我独自点了不下十个街头艺人,买乐、买醉、买孤独以外的东西。我点叫的艺人都是比较年轻漂亮的女孩,她们的艺技也非同一般。倒不是说吉庆街的男艺人技艺不如女艺人,只是,在听或看男艺人表演时,眼睛总象没处可放一样,就像鸟儿找不到树枝可栖息一样。这符合异性相吸的原理。
一个人在陌生的城市,没有恋人,没有朋友,是极容易平白地生出些孤独感来的。但许多的自由,都是要拿一大堆的孤独作底料的。没有孤独,或者说,没有忍受大孤独的意志,你就无法品味到真正的自由。这是我突然之间领略来的一条生活中的要领。
“别总绷着个脸啊!”想起前一天倪弯说的这句话。我释然而笑,这句话可真是金玉良言。对!我干吗要绷着个脸,绷着个心呢?!为了使自已从孤独的状态和隐藏在心底深处的失落的沮丧中解脱出来,我不停地点叫街头艺人献艺,不停地喝酒,偶尔朝身旁或路过的陌生的人或狗笑笑。虚拟的笑也算笑啊。
八点不到,我就打车回家。我喝了几瓶“行吟阁”,我不知道。反正,我是有点醉意了,走路摇摇晃晃的,像踏在云端一样。
出租车停在我住的那幢楼下,我摇摇晃晃地从车内钻出来。楼道里一团漆黑。只有我住的那个楼是一团漆黑。路灯又坏了。

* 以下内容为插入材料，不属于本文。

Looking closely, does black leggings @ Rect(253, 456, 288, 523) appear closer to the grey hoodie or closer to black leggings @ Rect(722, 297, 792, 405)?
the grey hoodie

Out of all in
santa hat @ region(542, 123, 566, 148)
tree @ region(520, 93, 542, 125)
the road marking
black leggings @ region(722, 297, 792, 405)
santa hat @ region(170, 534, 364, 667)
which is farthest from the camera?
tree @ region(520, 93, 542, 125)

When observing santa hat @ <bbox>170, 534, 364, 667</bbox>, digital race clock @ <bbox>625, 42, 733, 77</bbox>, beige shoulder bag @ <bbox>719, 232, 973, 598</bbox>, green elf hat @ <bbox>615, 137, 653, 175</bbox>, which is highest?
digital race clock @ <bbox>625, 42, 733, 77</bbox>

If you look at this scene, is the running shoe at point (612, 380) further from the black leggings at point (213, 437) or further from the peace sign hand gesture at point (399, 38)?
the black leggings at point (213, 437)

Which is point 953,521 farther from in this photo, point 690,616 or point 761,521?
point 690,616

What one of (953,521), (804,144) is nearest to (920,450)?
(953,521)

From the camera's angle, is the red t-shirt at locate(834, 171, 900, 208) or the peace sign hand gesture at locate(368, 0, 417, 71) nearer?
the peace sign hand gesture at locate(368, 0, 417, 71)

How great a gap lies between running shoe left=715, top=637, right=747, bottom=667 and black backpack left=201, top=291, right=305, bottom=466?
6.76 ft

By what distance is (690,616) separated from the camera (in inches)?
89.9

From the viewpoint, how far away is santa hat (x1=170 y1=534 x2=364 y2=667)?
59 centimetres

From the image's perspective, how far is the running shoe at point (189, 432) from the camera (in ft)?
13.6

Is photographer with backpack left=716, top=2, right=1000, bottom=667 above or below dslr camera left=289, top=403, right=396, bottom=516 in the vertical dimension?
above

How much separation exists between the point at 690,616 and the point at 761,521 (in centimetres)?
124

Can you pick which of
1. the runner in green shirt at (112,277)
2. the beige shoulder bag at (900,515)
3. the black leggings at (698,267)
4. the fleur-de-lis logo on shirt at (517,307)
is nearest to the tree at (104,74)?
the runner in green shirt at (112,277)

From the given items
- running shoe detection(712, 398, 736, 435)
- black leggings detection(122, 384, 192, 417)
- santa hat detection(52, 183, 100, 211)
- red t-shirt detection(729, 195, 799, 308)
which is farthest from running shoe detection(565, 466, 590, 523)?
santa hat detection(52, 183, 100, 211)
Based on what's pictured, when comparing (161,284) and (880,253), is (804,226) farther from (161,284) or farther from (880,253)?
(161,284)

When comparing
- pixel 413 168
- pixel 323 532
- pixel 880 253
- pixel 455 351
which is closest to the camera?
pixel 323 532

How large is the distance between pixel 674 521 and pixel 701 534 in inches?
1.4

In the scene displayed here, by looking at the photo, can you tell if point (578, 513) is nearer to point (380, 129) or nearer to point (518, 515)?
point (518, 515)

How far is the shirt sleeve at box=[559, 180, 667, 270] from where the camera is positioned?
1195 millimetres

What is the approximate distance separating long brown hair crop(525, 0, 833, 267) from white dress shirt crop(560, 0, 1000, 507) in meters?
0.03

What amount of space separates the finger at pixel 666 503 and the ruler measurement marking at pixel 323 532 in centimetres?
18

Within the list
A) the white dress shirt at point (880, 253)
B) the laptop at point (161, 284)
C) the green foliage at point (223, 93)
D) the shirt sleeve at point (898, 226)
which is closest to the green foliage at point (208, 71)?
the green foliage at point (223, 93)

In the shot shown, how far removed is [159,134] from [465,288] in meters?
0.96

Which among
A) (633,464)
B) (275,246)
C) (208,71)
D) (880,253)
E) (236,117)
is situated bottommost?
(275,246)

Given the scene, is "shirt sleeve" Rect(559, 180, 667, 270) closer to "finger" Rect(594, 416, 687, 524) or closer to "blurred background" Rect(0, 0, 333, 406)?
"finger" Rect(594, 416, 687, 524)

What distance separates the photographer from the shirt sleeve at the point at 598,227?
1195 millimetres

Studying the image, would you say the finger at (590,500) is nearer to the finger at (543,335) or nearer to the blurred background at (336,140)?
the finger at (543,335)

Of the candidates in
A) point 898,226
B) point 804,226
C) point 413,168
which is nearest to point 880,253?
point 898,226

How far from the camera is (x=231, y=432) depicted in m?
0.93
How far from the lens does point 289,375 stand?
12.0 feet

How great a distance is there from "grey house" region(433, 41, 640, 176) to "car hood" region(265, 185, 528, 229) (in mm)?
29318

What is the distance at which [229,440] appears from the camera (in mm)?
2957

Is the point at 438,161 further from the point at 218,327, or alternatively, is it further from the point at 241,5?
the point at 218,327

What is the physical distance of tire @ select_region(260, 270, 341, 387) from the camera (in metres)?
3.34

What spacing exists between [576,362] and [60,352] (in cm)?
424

“妈的,昨晚才换的灯泡,好好的怎么又坏了?”我停在大门口,打着酒嗝咕噜地小声骂道,然后撒起野来,狠命地将脚边一个饮料易拉罐踢得脆响脆响。我分明没看到周围有人,但这会儿一老太不知从哪儿冒出来了。
“就是啊,才换的新灯泡,怎么就又不亮了。”一老太凑到我的近前,然后又降低声音,更近一步凑到我近前,用手挡着嘴,几乎是耳语了,“昨天咱们隔壁的楼道的没路灯,今天怎么就有了?”表情闪烁不定。我明白过来了,老太怀疑是隔壁楼道的哪个家伙将我们这个楼道的路灯挪为已用了。这时候身边不知什么时候又多了几个女人,都噘着嘴鸣起不平来。三个女人一台戏,真是实话。她们说得没错儿,路灯不是坏了,而是被人摘走了。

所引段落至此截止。